Voleurs, ivrognes et rustres
Les charbonniers constituaient, pour la plupart des villageois, une engeance de voleurs, d'ivrognes et de rustres. Ils demeuraient dans les bois, sous la loge de branchages, avec leur famille. Les femmes prenaient leur part d'ouvrage, de même que les enfants qui consacraient plus de temps aux fagots qu'aux devoirs de classe; la plupart de ces sauvageons, d'ailleurs, ne fréquentaient guère l'école. Les huttes se groupaient autour d'une cabane commune plus importante, qui était l'équivalent d'une mairie. Le peuple de la forêt vivait là: les sabotiers, les bûcherons, les fendeurs. Ainsi se construisaient, dans les clairières, de véritables villages qui, peut-on imaginer, n'étaient pas sans évoquer les bourgades des lointaines époques gauloises.

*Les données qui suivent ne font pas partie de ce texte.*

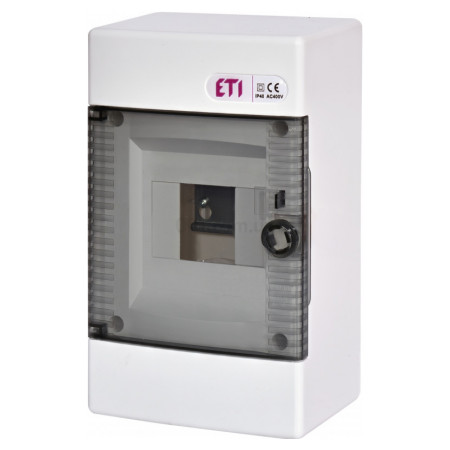 Щит зовнішній розподільний ECT 4 PT (4 модулі, прозорі дверцята), ETI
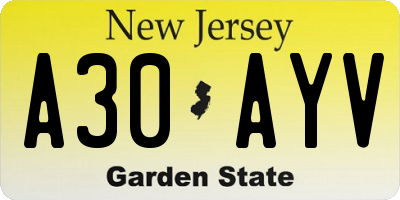 NJ license plate A30AYV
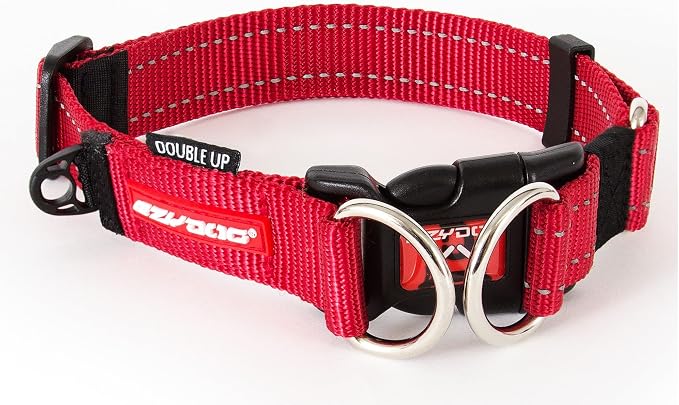 EzyDog Double Up Dog Collar, Strong Double D-Rings - Large, Red | Dual D-Rings for Superior Strength, Safety, and Comfort, Soft Touch Nylon Webbing, Reflective Stitching, Id Attachement Point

Les charbonniers d'autrefois menaient une vie de gueux au fond des bois. Ils se nourrissaient chichement de raves ou de patates bouillies, quelquefois de gibier braconné. Le village ne les voyait point pendant quatre ou cinq mois. Ils débuchaient soudain en fin d'été et se dirigeaient droit sur le cabaret. Là, ils rattrapaient le temps perdu et ne dessaoulaient guère pendant trois semaines. Ils n'en repartaient qu'après avoir bu leur dernier liard. Alors ils se renfonçaient en forêt, plus pauvres que Job, et l'on finissait par les oublier jusqu'à leur sortie suivante.

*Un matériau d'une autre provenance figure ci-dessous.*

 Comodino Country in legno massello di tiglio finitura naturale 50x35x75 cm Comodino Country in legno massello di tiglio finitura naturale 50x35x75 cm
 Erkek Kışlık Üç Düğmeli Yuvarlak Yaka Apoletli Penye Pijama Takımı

La soif produisait donc les mêmes effets sur les charbonniers que la faim sur les loups : elle les faisait sortir du bois. En Sologne, à Millançay, on se souvint longtemps d'un de ces bougres, plus noir qu'un cul de chaudron, qui confiait l'intégralité de son pécule au cabaretier du bourg. Il passait ses jours et ses nuits à picoler, ne mettant le nez dehors que pour satisfaire des besoins naturels. Le mastroquet attendait patiemment que la bourse se vide (c'était convenu) pour flanquer le bonhomme à la rue. Dans le Maine normand, en forêt de Sillé-le-Guillaume, les charbonniers travaillaient principalement pour approvisionner les fourneaux de la métallurgie.